Görünürde sıradan bir olaymış gibi görünen bu olay esasında işin tam da merkezine (insanın kurduğu ve savunusunu kutsal bir dille yapmaya çalıştığı beşeri sistemlere) dönük bir yıkımı da ifade eder. Yerleşik olan yargıları ve sembolik formları yıkıma uğratır. Ve bu sayede günlük olarak kullanılan dil kuşatılmışlık formundan çıkarak yeni bir algı biçimine ve eylemsellik boyutuna ulaşır ve toplumu yeniden kurar. Bundan dolayı dil yeniden yapılanmanın temel koşullarından biri olarak kabul edilir. Bu kural neredeyse hiç değişmemiştir. Modern zamanlara geldiğimizde de kurulan her ulus devlet yeni bir dil politikasıyla kendi toplumsal algısını yeniden şekillendirmiş ve dil üzerinden yeni kimlikler inşa etmiştir. Çünkü dil sahip olduğu dinamizm ile kavramlar üzerinden insanın dünyasını değiştirebilecek bir zenginliğe ve kuşatıcılığa sahiptir. Bu sayede de hayatın yönünü ve istikametini yani; kıblesini belirleyecek derin anlamlar ihtiva etmektedir.
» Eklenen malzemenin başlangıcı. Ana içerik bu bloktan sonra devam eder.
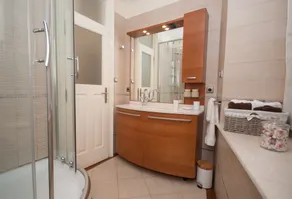 Central Square  \"Stone Pearl Heritage\" Luxury Suite In The Palace - Image 5
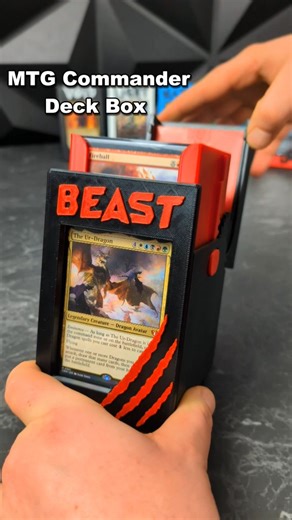 Dream New Art - 3D Print & TCG on Instagram: "Beast Commander Deck Box for MTG players – 3D printed and modular! Features: Commander window, interchangeable design & extra dice compartment. Got questions or requests? Drop them in the comments! 💬 Save this idea for your next Commander deck! #MTG #3dprint #deckbox"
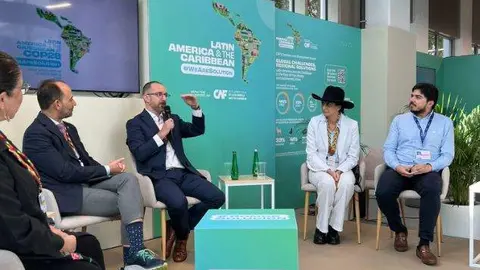 Una imagen a modo ilustrativo de un foro en la Cop28 de Dubai. (Twitter)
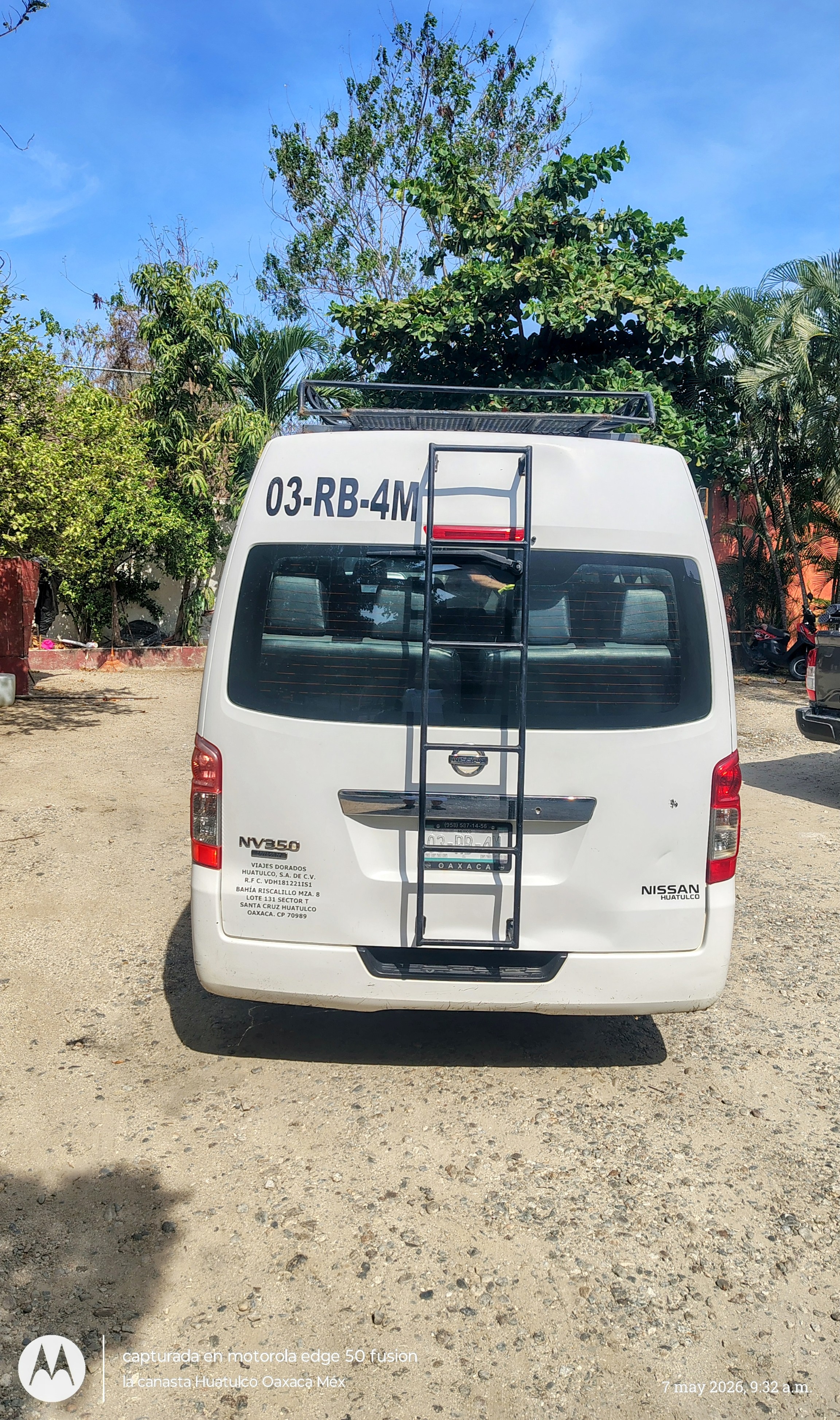 Urvan Nissan 5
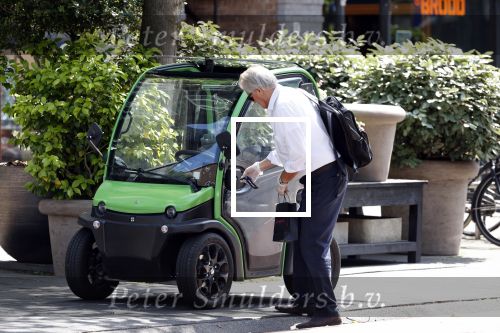 Amsterdam 25 mei 2020
Jeroen Krabbe doet boodschappen in zijn biro / karretje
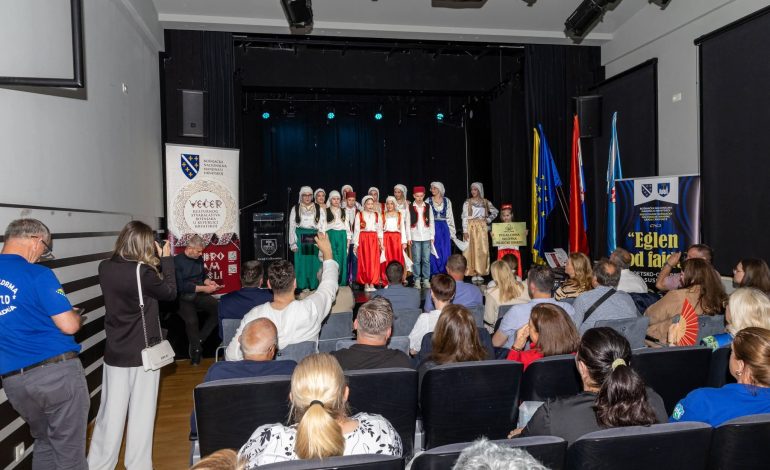 Deseta večer bošnjačke kulture u Crikvenici slavi kontinuitet, zajedništvo i toplinu koja spaja narode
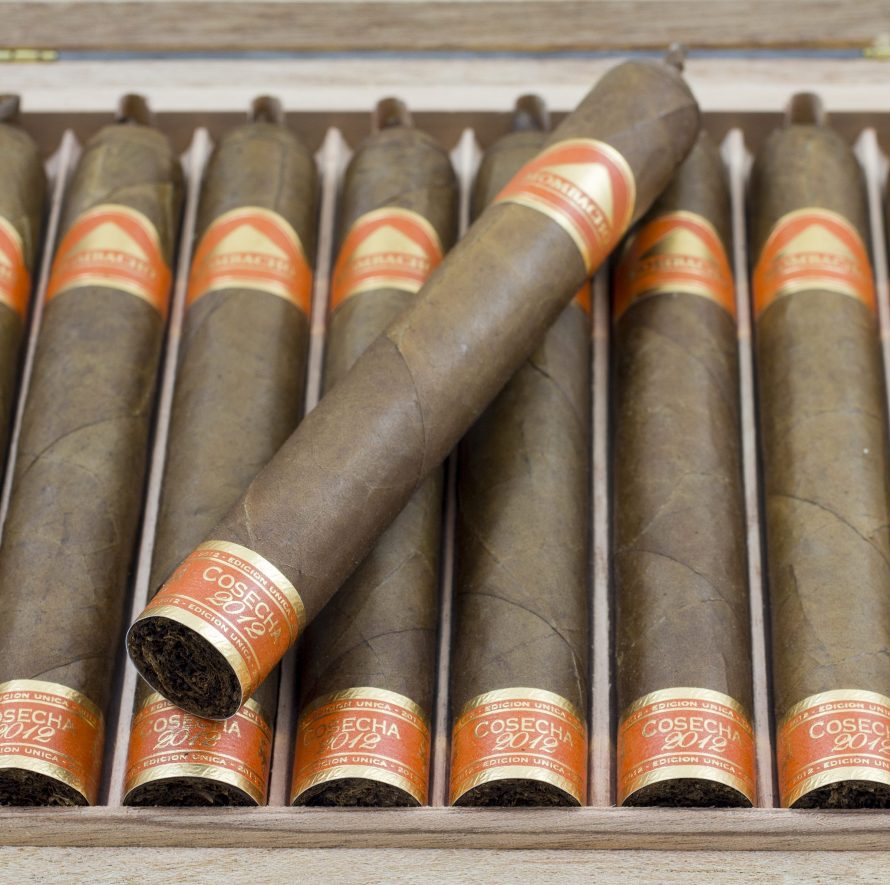 Cigar News: Mombacho Ships Cosecha 2012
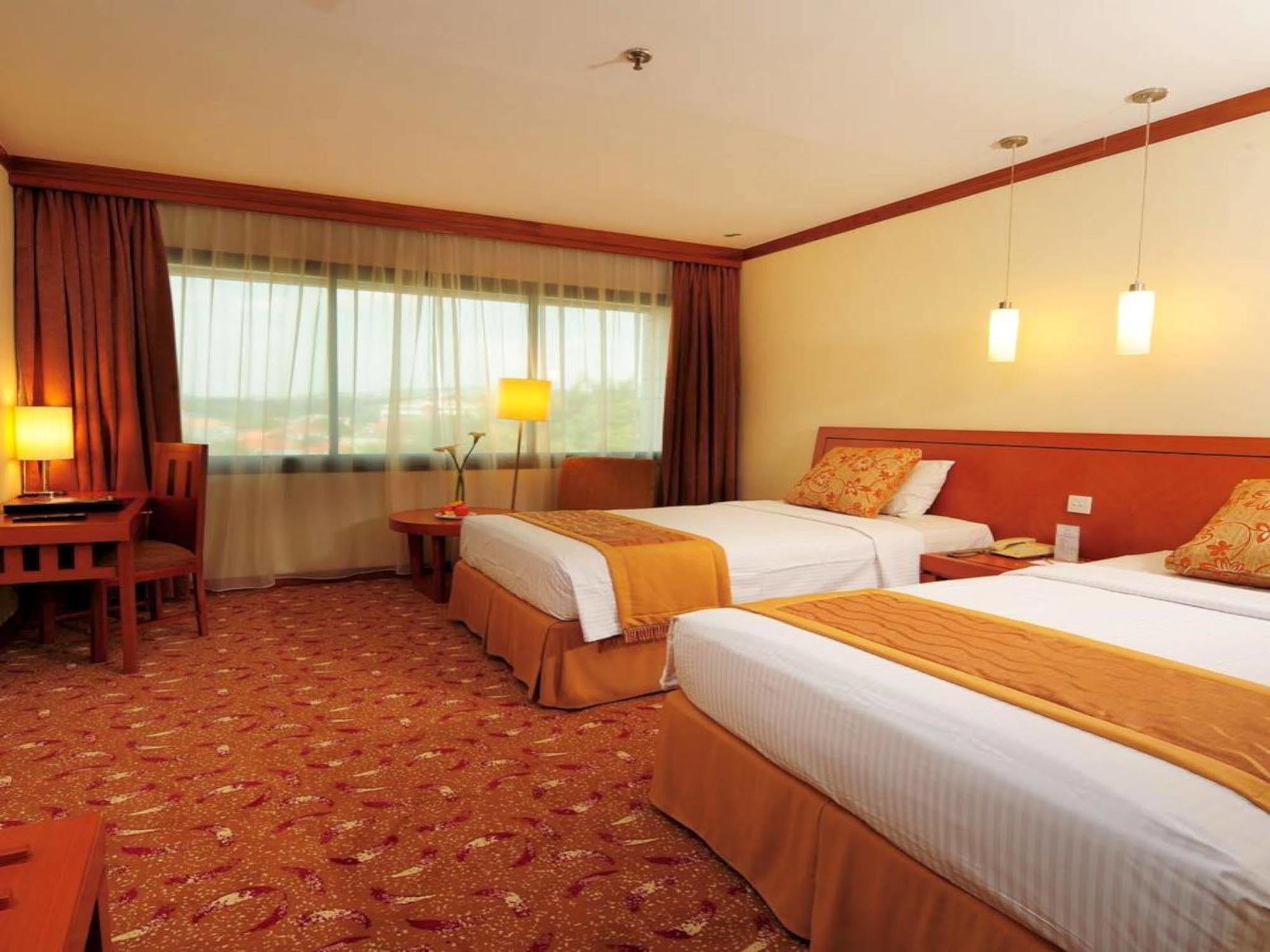 Patra Semarang Hotel&Convention Esterno foto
Bir yönüyle hem olumlu hem de olumsuz sayılabilecek dilin bu boyutu çoğu zaman biz farkında olmadan bizi kendi içine de hapseder. Çünkü dil merkezileştiği oranda yani bir coğrafyaya ve kültüre ait kılınıp etkileşimden uzak kılındığı andan itibaren kapalı bir havza içinde kendini tekrar eder ve donuklaşır ve sonrasında da tükenip biter. Bu hem kelime dağarcığı açısından hem de anlam ve algı sınırları açısından böyledir. Dolayısıyla da sonraki zamanlara hitap etmesi zorlaşır.
Madem bu böyledir o zaman geçmişin, sınırlarına hapsetmeye çalıştığımız dili özgür kılmanın zamanı gelmiştir. Fakat bu özgür kılma çabası sadece lafı evirip çevirmek cihetinden olmamalı yani; dil oyunlarına dönüşmemelidir. Kullandığımız dil vahyin diline dönüşerek bize tekrardan hayat veren bir niteliğe kavuşturulmalıdır.